▶ _Exercise description_
For this exercise, write out exactly the lines of the material from the one containing "order: Rodentia" through the end, both ends included, and nothing more.
-=-=-
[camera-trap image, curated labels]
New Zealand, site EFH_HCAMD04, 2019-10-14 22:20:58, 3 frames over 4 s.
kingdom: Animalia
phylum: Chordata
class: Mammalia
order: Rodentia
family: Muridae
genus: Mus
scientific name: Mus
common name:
-=-=-
▶ _Answer_
order: Rodentia
family: Muridae
genus: Mus
scientific name: Mus
common name:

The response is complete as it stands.